- _Exercise_
Render all of the rows below as a Markdown table with the columns "No." and "Line", one numbered table line per text line. Skip blank lines and leave out the pictures.

- _Data in this exercise_
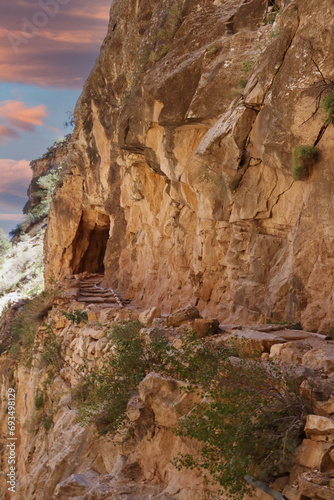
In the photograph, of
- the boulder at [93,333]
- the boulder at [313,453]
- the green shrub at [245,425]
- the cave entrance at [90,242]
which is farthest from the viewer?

- _The response_
| No. | Line |
|---|---|
| 1 | In the photograph, of |
| 2 | - the boulder at [93,333] |
| 3 | - the boulder at [313,453] |
| 4 | - the green shrub at [245,425] |
| 5 | - the cave entrance at [90,242] |
| 6 | which is farthest from the viewer? |